И покуда он сидел так и думал, совсем, должно быть, стемнело; падал снег, горело окно; и какие-то тени двигались там, за окном; кто-то выглянул на галерею; открылась и снова закрылась дверь; — а он все сидел и сидел так, на скамейке, под навесом, укрывшись, — курил: одну сигарету и сразу за ней другую: — и как будто пытаясь что-то продлить, что-то, быть может, додумать, — и уже понимая, быть может, что, когда он встанет, уйдет, и сумятица, и смута, и путаница снова его охватят, — и что это, увы, не конец, а скорее начало: боли, беды и отчаяния.

— Ну что же, пускай беда, пусть отчаяние. Все должно измениться, что-то совсем иное — возникнуть. И это будет мучительно; я знаю; пусть так.

— Вот, — думал он, — вот, мысль уже слабеет, и путается, и повторяет себя саму. Но я еще сижу здесь, на этой скамейке, под навесом, укрывшись… и все-таки есть. есть, конечно, какие-то, совсем иные возможности… источники жизни. Найти их… искать их… пускай в беде, пусть в отчаянии.

И как бы (думаю я теперь…) — и как бы ни пытались мы что-то продлить, мы не властны, увы, продлить: что бы то ни было, дальше некоего, заранее отмеренного, может быть, срока; и закуривая: четвертую или пятую, может быть, сигарету, он вдруг снова почувствовал: прежнее беспокойство, тревогу, и как бы нарастание: боли, беды… что-то, действительно, спуталось; что-то, в самом деле, смешалось; и он встал, опять сел, опять встал: и в последний раз посмотрев на галерею и лестницу, навес и скамейку, пошел, следовательно: куда же? Домой?

— Да, домой… куда же еще?.. Идти больше некуда, вот в чем все дело.

— А как бы хотелось вернуться и вправду: домой.

Что он имел в виду?
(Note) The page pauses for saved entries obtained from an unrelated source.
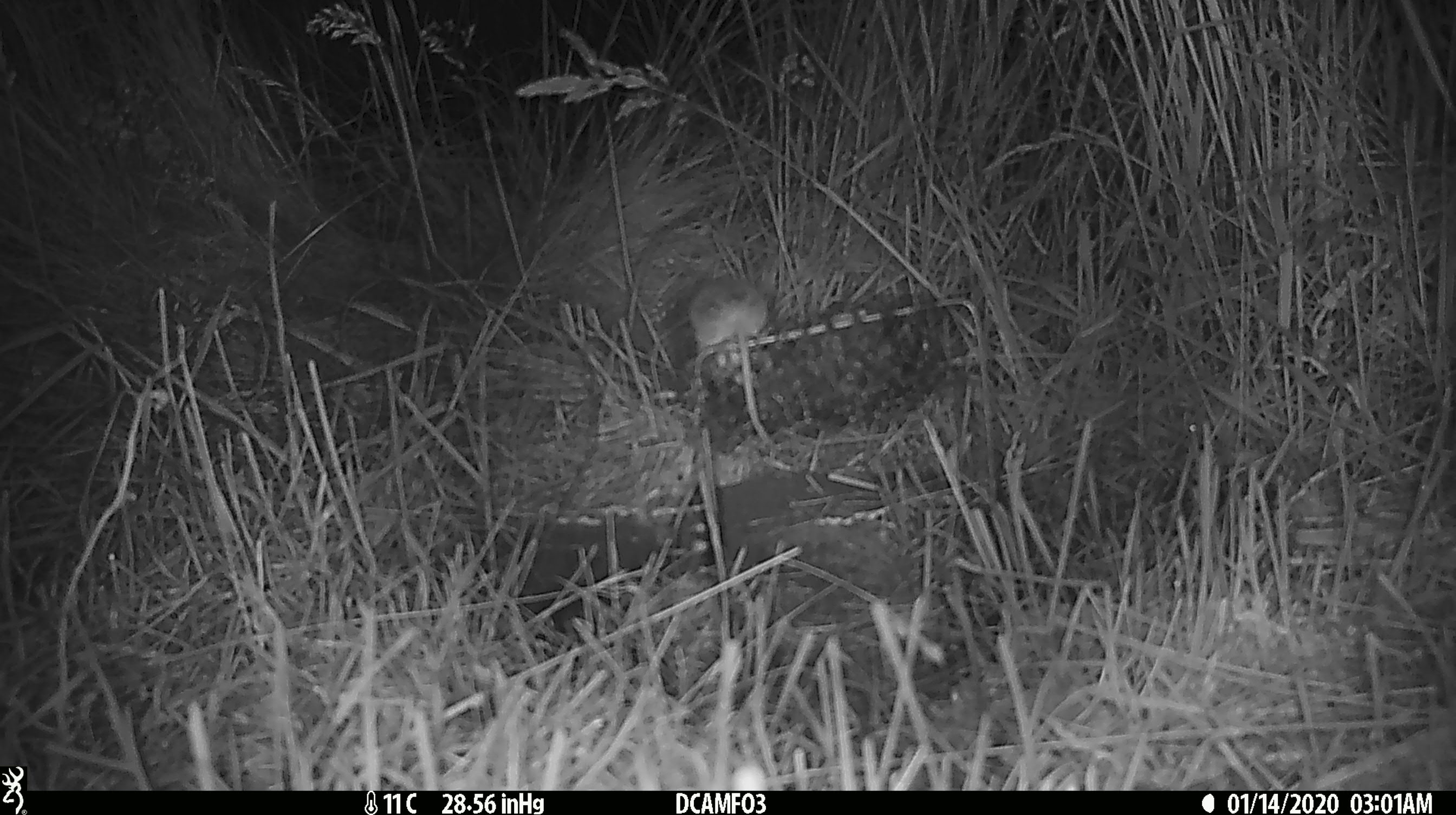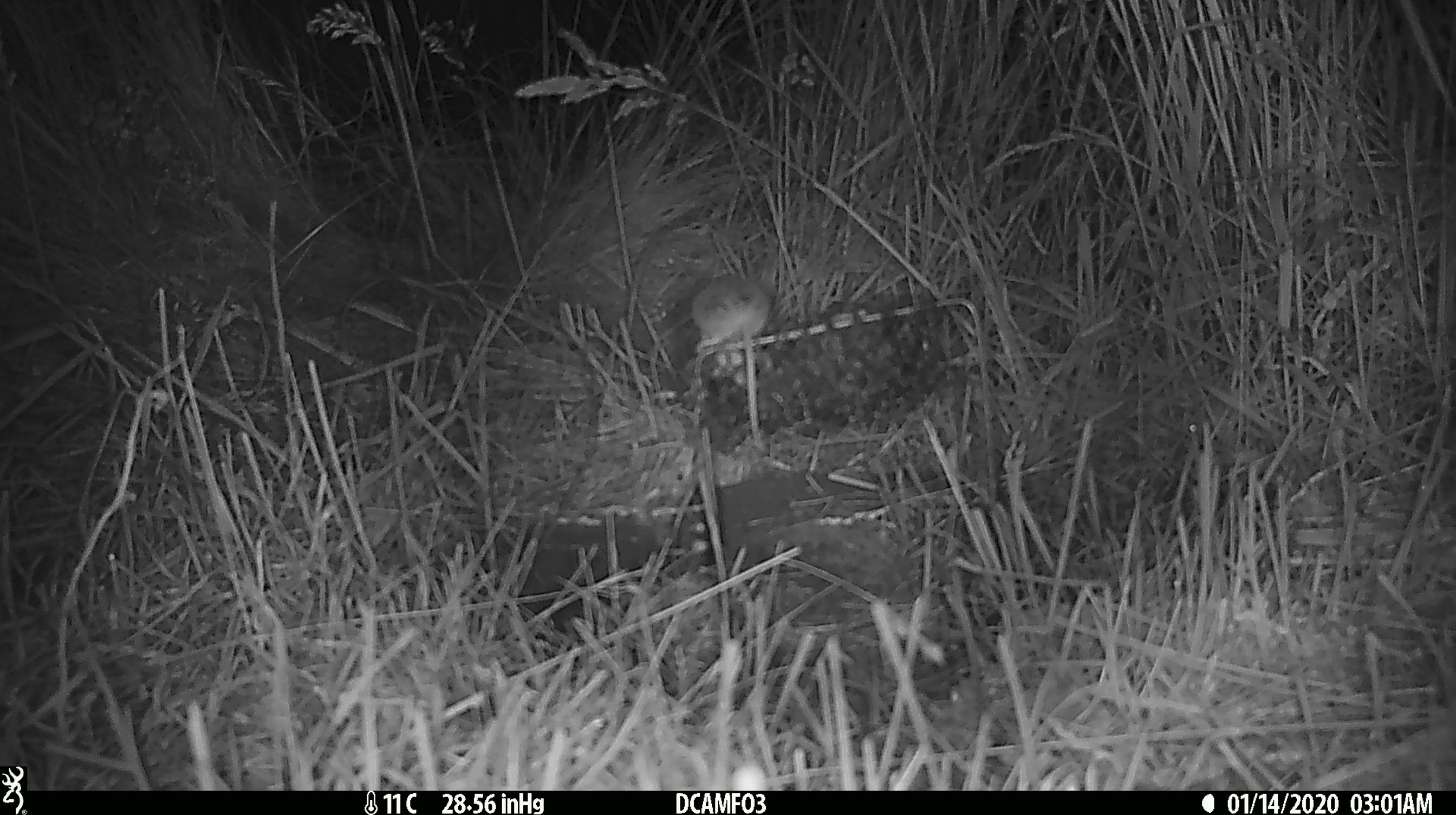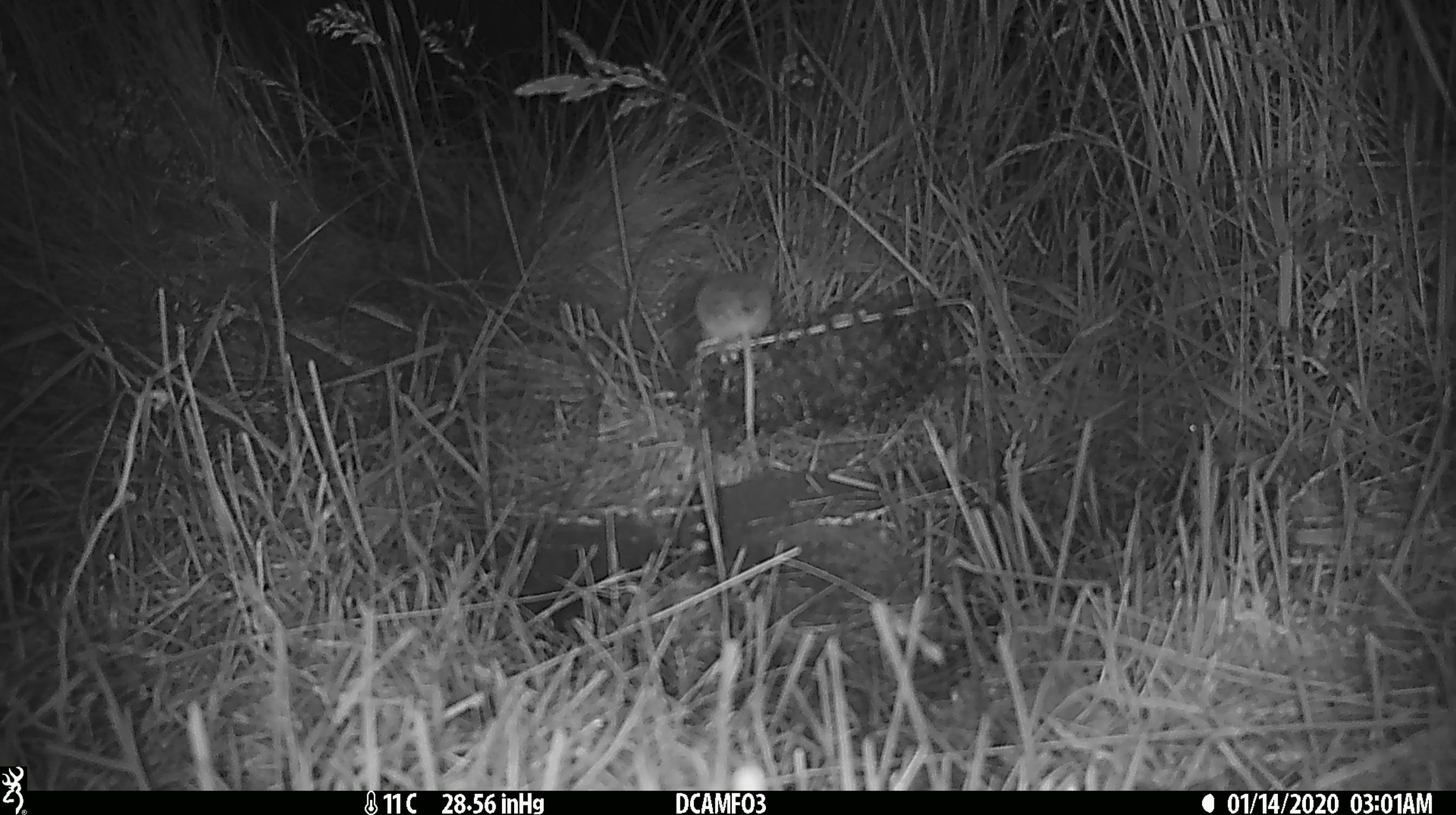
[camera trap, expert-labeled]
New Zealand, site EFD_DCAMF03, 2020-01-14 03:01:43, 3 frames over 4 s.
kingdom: Animalia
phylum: Chordata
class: Mammalia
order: Rodentia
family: Muridae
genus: Mus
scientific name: Mus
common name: mouse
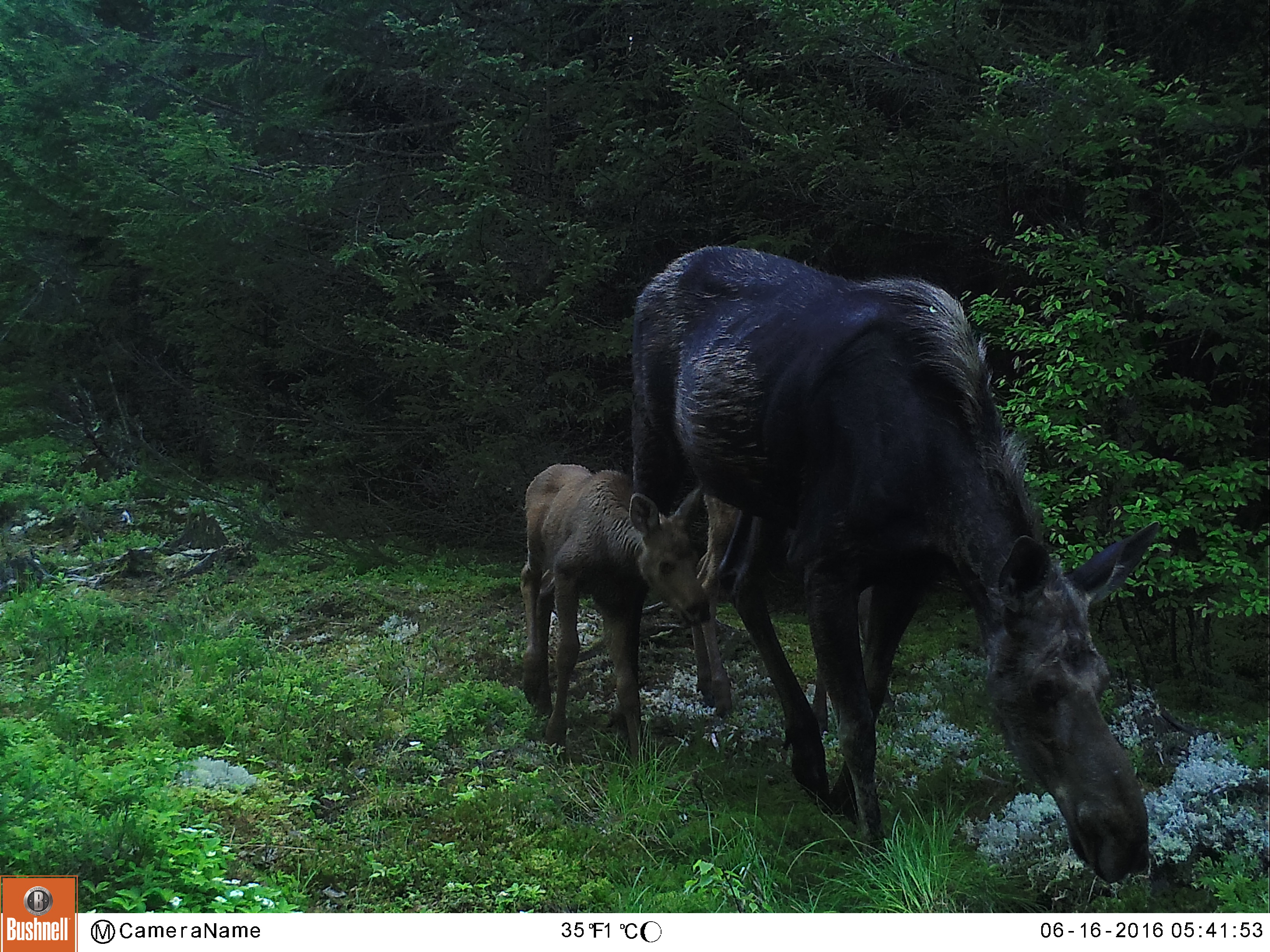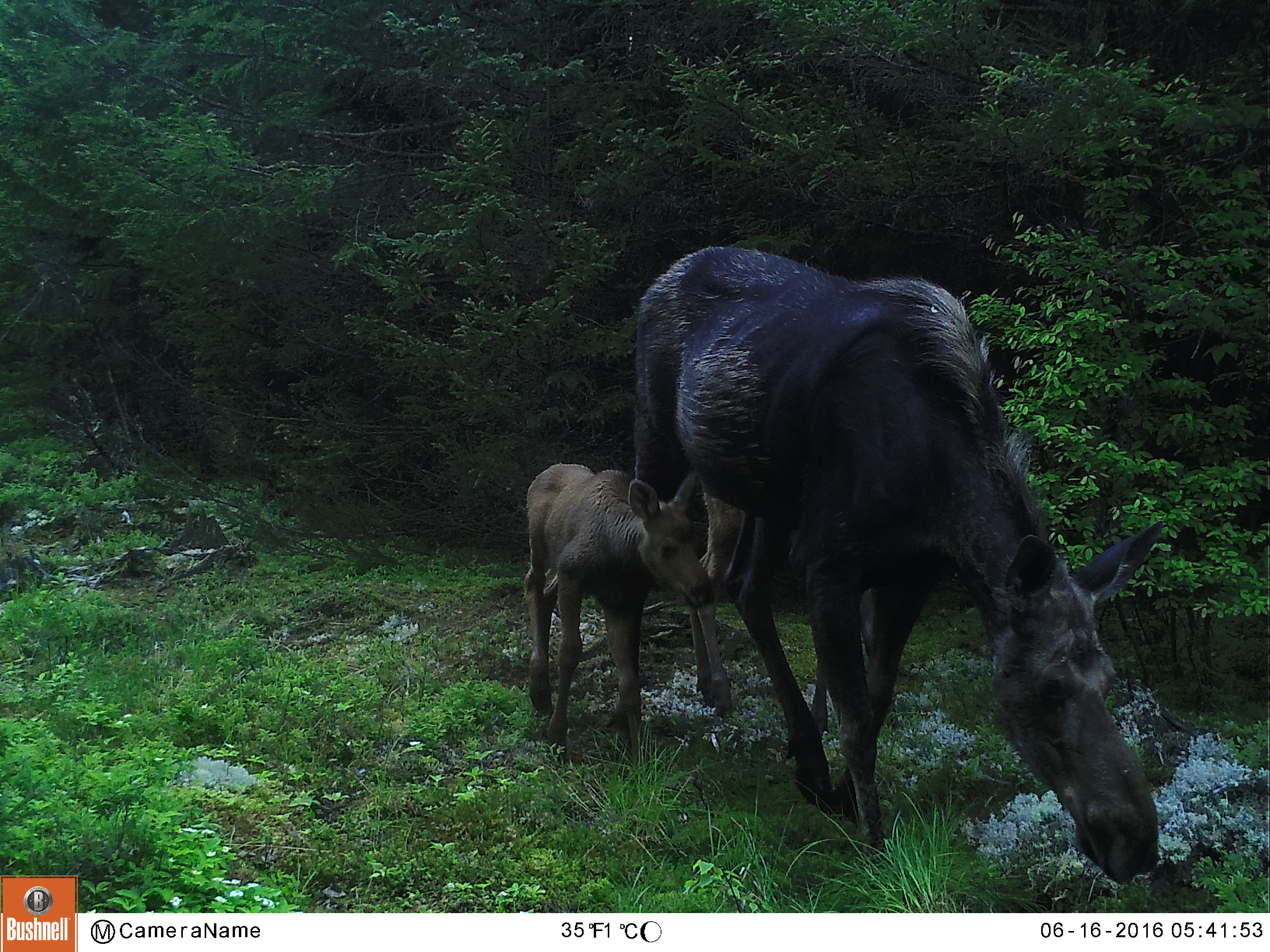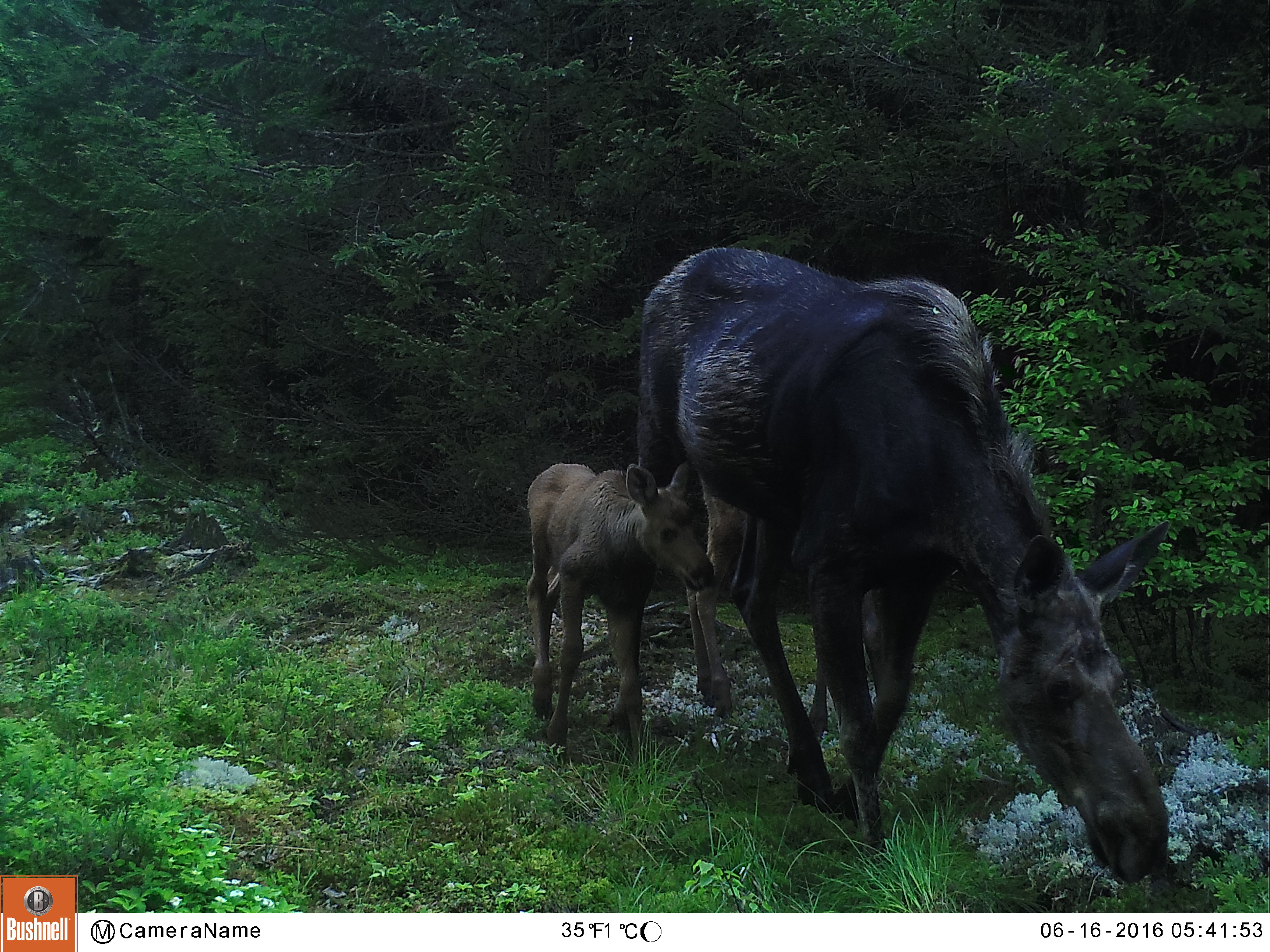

Он и сам не знал, может быть.

Уже все кружилось, все путалось; уже было совсем темно; горели, сквозь снег, фонари; и какой-то, очень странный, оттенок, какой-то отблеск, тревожный и зыбкий, лежал по-прежнему: на стенах домов, на снегу, на машинах, на лицах, на стеклах; и чем дальше он шел, тем более возбужденными, шумными были улицы — и тем сильнее делалось ощущение чего-то особенного, уже готового, быть может, случиться. И когда он, Макс, в тоске и спешке, в беде и отчаянии, не глядя вокруг (и вновь пройдя, может быть, совсем рядом с тем домом, где сам я когда-то жил…) — когда он снова вышел на широкую, шумную, в самый центр города ведущую улицу: — там, на этой улице, — там вовсе не оказалось, к примеру, машин, но прямо по мостовой шли какие-то люди, что-то кричали и что-то несли, и что-то вспыхивало, загоралось, светилось, и это было — как некий толчок, внезапно его разбудивший.

— Город (думаю я…) — город справлял в тот день один из своих — неописуемых: разумеется — праздников; он вспомнил об этом: только сейчас. И вспомнив, стоял в растерянности, на тротуаре; и мимо шли люди, люди, толпы людей; и что-то кричали, что-то несли; и что-то вспыхивало, что-то светилось; и призрачным блеском отсвечивала мостовая, люди, лица, толпы людей, снег, снежная слякоть.

— Перейти эту улицу… как можно скорее.

Но перейти ее оказалось совсем не просто. Кто-то толкнул его, кто-то окрикнул, задел плечом, схватил за руку: и бесконечно далеким, недостижимым казался ему — противоположный, спасительный тротуар.